Page extract:
I’m almost 40. I recently retrieved my childhood “lovey” (stuffed animal I slept with as a child) and I’m sleeping with it again. Makes me feel so calm and happy.
Really paranoid about people realizing my stalk instagram account is mine. Which is the only reason I think I’m gonna stop stalking people.
Finally got a job after being laid off 6 months ago—however, my significant other doesn’t know that I’m still interviewing around for other jobs with higher pay; I don’t want to get her hopes up just in case.
I bought one of my friends ex's concert tickets. At the concert I ended up dancing and kissing with that friend.
I keep having vivid dreams about sleeping with my coworker.
I secretly want to be laid off from my corporate job so I can become a stay at home wife and finally pursue my creative passions without feeling burnt out all the time.
My wife and son are going on a vacation to see her family and while I’ll miss them, I can’t wait to be ALONE!
During a work video call with just us, we legit starred into each others eyes a good 5 seconds. I immediately changed the subject when I felt the butterflies in my stomach.
I’m applying for new remote jobs while I’m the lead at my company for selling to people why full time “return to office” is happening… it’s all BS.
I’m annoyed with all my friends. Can’t stand my job. Probably shouldn’t be getting married in a week either.
I'm on a family trip to Europe that my in laws paid for and every time they talk about how great of a time we're all having, I get grouchy because we've spent SO MANY hours on a fucking bus.
Craving Kraft Mac & Cheese, made TJ’s Mac & Cheese…should have just made Kraft.
Went on a first date, it went well, he’s moving out of state, I wonder if he’s thinking about me too.
I’ve had more friends get engaged this year than dates I’ve been on in the past three… not sure what to make of this phase of life.
I literally have no idea how inflation works.
I’m resigning from my job tomorrow after a two week vacation. I received the job offer before taking vacation, so I have a feeling the scrambling will start tomorrow once I resign. Whoops.
Went on a two-day bender, called out sick but forgot I saw a coworker at the same bar so they told everyone I was hungover which was semi-true. Anyway, now coworkers are mad (or were). I go back to work Tuesday. I’m sure they’ll be over it.
Have zero motivation to finish planning my wedding in 50 days. Honeymoon is fully loaded tho.

Your instructions: Write out the confessions word for word, from "I bought one" up to and including "all the time.". The lines after this have no connection to the confessions.

Recorded information:
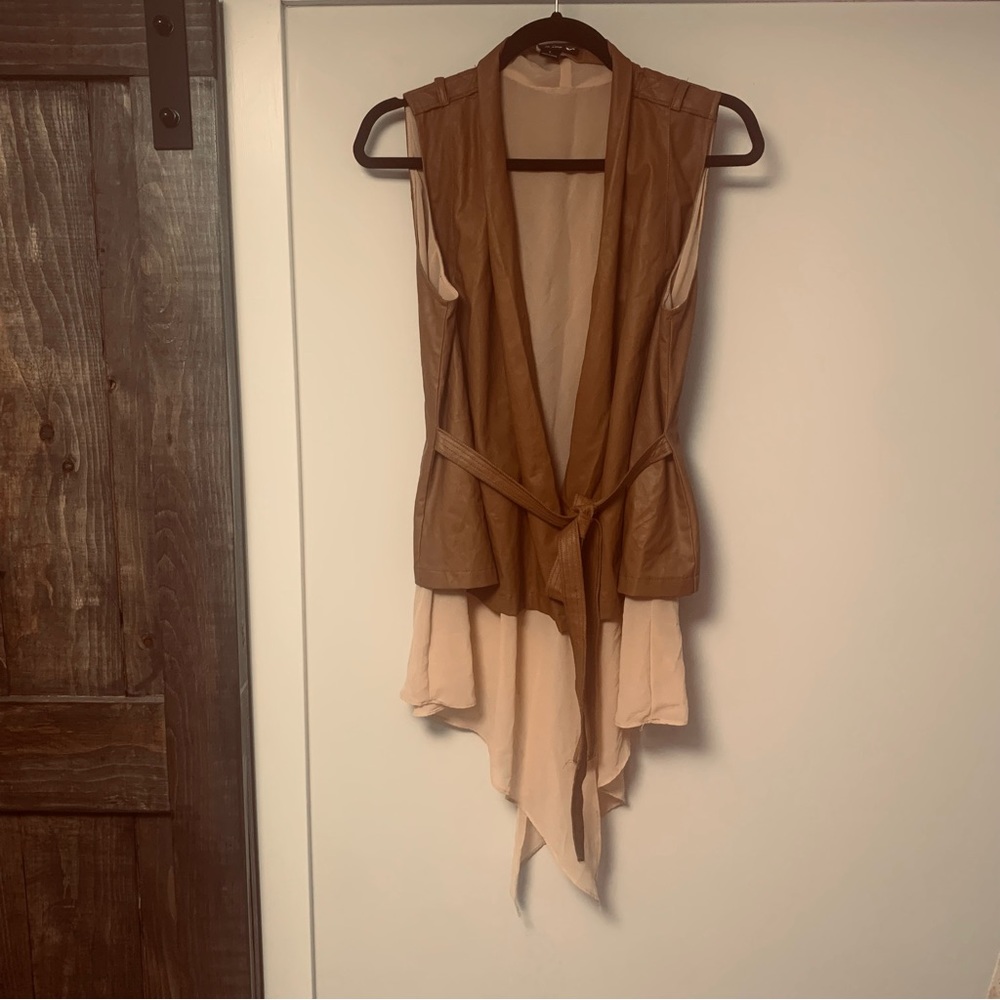 Faux Leather Vest n Blouse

Output of the exercise:
I bought one of my friends ex's concert tickets. At the concert I ended up dancing and kissing with that friend.
I keep having vivid dreams about sleeping with my coworker.
I secretly want to be laid off from my corporate job so I can become a stay at home wife and finally pursue my creative passions without feeling burnt out all the time.